Case ID: pr_44/html/0577-01.html
Source: Caselaw Access Project
Author: {"author": "Mr. Justice Hutchison", "license": "Public Domain", "url": "https://static.case.law/"}
Date Created: 2024-08-24T03:29:51.129683

Antonio C. Cosme, Petitioner and Appellant, v. José Candelario, Warden of the Municipal Jail of Salinas, Respondent and Appellee.
    No. 4653.
    Argued February 10, 1932.
    Decided March 10, 1933.
    
      
      Leopoldo Feliú (Feliú <& La Costa on the brief) for appellant. R. A. Gómez, Fiscal, for appellee.
   Mr. Justice Hutchison

delivered the opinion of the Court.

Cosine, the owner and licensed operator of a slot machine, was arrested for carrying on by means of a device a game of chance, for money. The carrying on of such a game is, ordinarily, a misdemeanor. See section 299 of the Penal Code (Comp. Stat. 1911, sec. 5747). Prior to August 1931, when a law which authorizes the licensing of slot machines went into effect, the operation of such machines was held to be a violation of section 299, supra. See People v. Torres, 40 P.R.R. 241; and People v. Rivera, 41 P.R.R. 256. In the instant case, the district judge issued a writ of habeas corpus and, after a hearing, quashed the writ and remanded the petitioner to custody. The question is whether the owner of a slot machine, who has obtained a license for the operation thereof under the law of 1931, is exempt from prosecution.

By the terms of section one of the law of 1931 (Session Laws, p. 504), an internal revenue tax must be collected and paid on all gaming machines and machines operated by levers or coins or any substitute thereof, and automatic machines “sold, transferred, used or consumed in, or introduced into Porto Rico.” Section 84 of the law of 1927 (Session Laws, p. 476), as amended by section three of the law of 1931, provides that every operator must pay every three months as a license tax “for the operation of automatic selling or gaming machines operated by levers or coins, or any substitute thereof, ten (10) dollars for each machine.”

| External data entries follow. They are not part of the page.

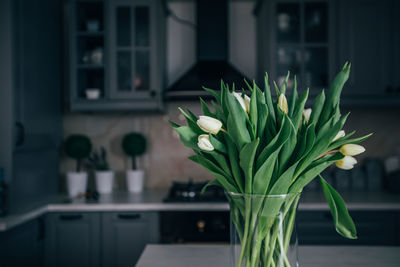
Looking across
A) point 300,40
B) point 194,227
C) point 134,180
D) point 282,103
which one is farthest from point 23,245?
point 300,40

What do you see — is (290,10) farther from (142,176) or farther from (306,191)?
(142,176)

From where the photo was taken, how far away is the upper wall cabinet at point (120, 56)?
2461 mm

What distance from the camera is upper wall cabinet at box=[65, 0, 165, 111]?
2.46 m

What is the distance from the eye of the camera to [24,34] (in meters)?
2.11

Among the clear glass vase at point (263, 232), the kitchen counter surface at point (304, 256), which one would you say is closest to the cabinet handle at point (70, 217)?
the kitchen counter surface at point (304, 256)

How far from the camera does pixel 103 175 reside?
2.58 metres

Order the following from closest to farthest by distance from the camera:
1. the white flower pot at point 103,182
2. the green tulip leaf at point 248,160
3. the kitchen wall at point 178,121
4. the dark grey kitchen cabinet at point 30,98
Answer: the green tulip leaf at point 248,160 → the dark grey kitchen cabinet at point 30,98 → the white flower pot at point 103,182 → the kitchen wall at point 178,121

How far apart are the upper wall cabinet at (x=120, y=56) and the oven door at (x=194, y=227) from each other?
2.65 feet

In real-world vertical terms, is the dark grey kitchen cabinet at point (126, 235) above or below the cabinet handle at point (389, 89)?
below

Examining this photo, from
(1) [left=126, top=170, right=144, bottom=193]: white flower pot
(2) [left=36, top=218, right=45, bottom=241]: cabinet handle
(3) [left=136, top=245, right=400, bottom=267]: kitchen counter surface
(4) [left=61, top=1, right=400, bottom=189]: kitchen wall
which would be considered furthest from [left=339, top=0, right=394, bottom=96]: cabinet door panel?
(2) [left=36, top=218, right=45, bottom=241]: cabinet handle

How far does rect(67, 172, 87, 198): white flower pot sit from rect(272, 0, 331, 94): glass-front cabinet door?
165cm

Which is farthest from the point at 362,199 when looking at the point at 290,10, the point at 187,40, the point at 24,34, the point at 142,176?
the point at 24,34

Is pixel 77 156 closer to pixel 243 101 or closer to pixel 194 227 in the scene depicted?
pixel 194 227

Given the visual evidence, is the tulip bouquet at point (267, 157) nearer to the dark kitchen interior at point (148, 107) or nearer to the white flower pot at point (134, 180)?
the dark kitchen interior at point (148, 107)
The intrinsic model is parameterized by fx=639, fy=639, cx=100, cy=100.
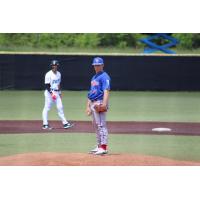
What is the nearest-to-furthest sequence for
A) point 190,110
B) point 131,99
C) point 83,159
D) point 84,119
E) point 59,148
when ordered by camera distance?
1. point 83,159
2. point 59,148
3. point 84,119
4. point 190,110
5. point 131,99

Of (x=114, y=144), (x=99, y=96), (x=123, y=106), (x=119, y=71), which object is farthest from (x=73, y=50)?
(x=99, y=96)

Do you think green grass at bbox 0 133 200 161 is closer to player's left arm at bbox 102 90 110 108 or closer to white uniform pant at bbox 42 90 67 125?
white uniform pant at bbox 42 90 67 125

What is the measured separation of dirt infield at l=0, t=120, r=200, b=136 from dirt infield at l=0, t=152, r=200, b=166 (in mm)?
3954

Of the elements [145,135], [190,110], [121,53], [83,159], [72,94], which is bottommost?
[83,159]

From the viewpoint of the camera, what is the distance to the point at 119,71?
23.7 meters

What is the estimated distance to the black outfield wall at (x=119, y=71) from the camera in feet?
77.4

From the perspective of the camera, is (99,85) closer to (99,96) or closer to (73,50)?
(99,96)

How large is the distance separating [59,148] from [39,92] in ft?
42.0

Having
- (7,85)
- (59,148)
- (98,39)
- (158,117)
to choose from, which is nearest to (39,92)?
(7,85)

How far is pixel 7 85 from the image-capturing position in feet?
78.3

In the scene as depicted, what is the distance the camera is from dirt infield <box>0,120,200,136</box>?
44.3 feet

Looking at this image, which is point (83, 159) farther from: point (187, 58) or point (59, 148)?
point (187, 58)

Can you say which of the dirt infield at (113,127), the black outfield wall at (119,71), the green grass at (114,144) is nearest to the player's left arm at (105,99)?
the green grass at (114,144)

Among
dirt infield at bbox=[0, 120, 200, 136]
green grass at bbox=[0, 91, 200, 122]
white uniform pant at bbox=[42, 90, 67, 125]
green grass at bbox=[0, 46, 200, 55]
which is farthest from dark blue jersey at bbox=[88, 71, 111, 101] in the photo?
green grass at bbox=[0, 46, 200, 55]
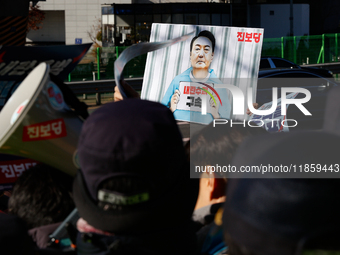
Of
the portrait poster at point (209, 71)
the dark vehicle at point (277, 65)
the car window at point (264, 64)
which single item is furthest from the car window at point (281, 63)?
the portrait poster at point (209, 71)

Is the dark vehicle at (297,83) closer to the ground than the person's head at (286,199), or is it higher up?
closer to the ground

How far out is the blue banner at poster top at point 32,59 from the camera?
7.34ft

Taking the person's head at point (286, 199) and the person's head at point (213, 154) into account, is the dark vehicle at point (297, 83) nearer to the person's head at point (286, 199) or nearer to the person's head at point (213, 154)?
the person's head at point (213, 154)

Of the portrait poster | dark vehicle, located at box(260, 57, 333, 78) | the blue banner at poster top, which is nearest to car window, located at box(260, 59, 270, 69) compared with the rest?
dark vehicle, located at box(260, 57, 333, 78)

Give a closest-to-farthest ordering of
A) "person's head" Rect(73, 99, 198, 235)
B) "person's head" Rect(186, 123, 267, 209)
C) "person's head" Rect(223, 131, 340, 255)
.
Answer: "person's head" Rect(223, 131, 340, 255), "person's head" Rect(73, 99, 198, 235), "person's head" Rect(186, 123, 267, 209)

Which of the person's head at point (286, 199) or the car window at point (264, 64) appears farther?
the car window at point (264, 64)

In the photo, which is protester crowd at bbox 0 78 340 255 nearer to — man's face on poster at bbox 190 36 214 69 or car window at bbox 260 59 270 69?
man's face on poster at bbox 190 36 214 69

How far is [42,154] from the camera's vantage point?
1.67 m

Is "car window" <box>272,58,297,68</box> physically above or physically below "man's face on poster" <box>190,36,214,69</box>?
below

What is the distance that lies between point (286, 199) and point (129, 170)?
18.9 inches

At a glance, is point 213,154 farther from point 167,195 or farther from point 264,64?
point 264,64

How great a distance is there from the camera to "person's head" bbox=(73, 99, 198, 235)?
107 centimetres

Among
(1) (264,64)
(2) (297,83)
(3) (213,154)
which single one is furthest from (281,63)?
(3) (213,154)

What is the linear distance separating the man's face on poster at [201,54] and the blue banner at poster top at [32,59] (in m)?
1.77
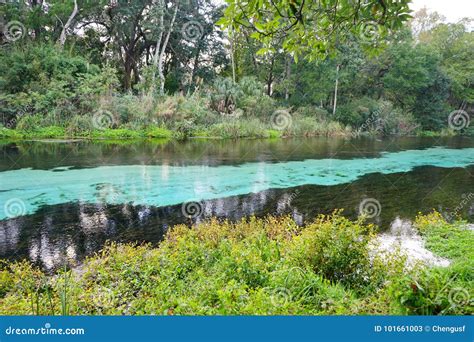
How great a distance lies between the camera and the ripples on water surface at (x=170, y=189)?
503cm

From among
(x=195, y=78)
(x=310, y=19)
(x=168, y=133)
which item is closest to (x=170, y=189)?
(x=310, y=19)

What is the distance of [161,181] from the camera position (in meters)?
8.20

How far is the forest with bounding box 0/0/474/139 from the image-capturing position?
16109 mm

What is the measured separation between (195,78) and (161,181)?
1597 centimetres

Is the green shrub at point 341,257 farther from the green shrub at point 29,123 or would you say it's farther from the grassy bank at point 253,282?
the green shrub at point 29,123

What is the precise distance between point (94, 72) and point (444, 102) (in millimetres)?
28513

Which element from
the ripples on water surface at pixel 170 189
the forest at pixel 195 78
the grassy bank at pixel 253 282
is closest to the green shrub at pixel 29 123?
the forest at pixel 195 78

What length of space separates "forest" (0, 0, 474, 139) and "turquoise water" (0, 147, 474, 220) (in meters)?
4.03

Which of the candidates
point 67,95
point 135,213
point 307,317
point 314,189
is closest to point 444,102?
point 314,189

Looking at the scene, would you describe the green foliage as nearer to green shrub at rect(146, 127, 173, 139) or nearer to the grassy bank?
the grassy bank

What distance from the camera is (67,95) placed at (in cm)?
1614

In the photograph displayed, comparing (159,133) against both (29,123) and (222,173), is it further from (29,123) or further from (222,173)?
(222,173)

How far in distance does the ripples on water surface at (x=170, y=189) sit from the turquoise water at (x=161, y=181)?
0.02 metres

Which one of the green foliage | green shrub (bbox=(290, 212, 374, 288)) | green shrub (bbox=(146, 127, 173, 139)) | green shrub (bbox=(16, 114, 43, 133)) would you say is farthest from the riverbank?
green shrub (bbox=(290, 212, 374, 288))
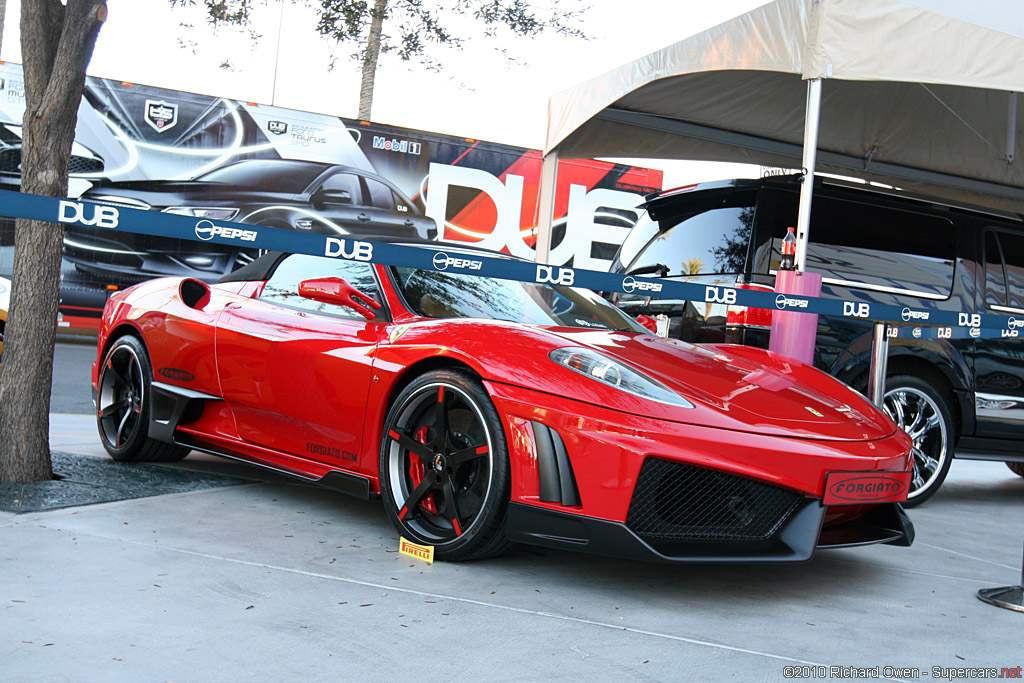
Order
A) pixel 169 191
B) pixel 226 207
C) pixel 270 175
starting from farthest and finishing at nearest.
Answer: pixel 270 175
pixel 226 207
pixel 169 191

In People v. Rodríguez, 43 P.R.R. 11, wherein the law of 1931 was invoked for the first time as a ground for the reversal of a judgment it was said that: “The weight of the authorities is that the taxation of devices punishable by a penal law does not repeal the penal law unless such an intention is clearly indicated by the Legislature.” Further consideration of the question as developed in the brief for appellant in the instant case has convinced us that the intention of the Legislature to exempt from prosecution the duly licensed operator of a slot machine is quite clear. The law of 1931 not only taxes automatic gaming machines but authorizes the issuance of a license for the operation of such machines as an occupation or business and exacts from the operator a tax for the privilege of carrying on that business. The obvious purpose of the Legislature was to legalize this particular form of gambling when carried on under specified conditions. We cannot assume that the framers of the law intended to license the business of using automatic gaming machines, to exact money from the licensee for the privilege of engaging in that business and at the same time to punish him by fine or imprisonment or both for so doing.

We have said that the law of 1931 exempts the licensed owner of a slot machine from prosecution. Beyond this, it does not repeal sections 291, 292, and 299 of the Penal Code. Neither an unlicensed owner nor an owner whose license has expired can take shelter behind this law. The license introduced in evidence in the instant case warns the licensee that if he either begins or continues to do business without a license he will be guilty of a misdemeanor and liable to prosecution. That, we think, is a correct interpretation of the law.

The judgment appealed from must be reversed and appellant will be discharged.

Mr. Justice Córdova Dávila took no part in the decision of this case.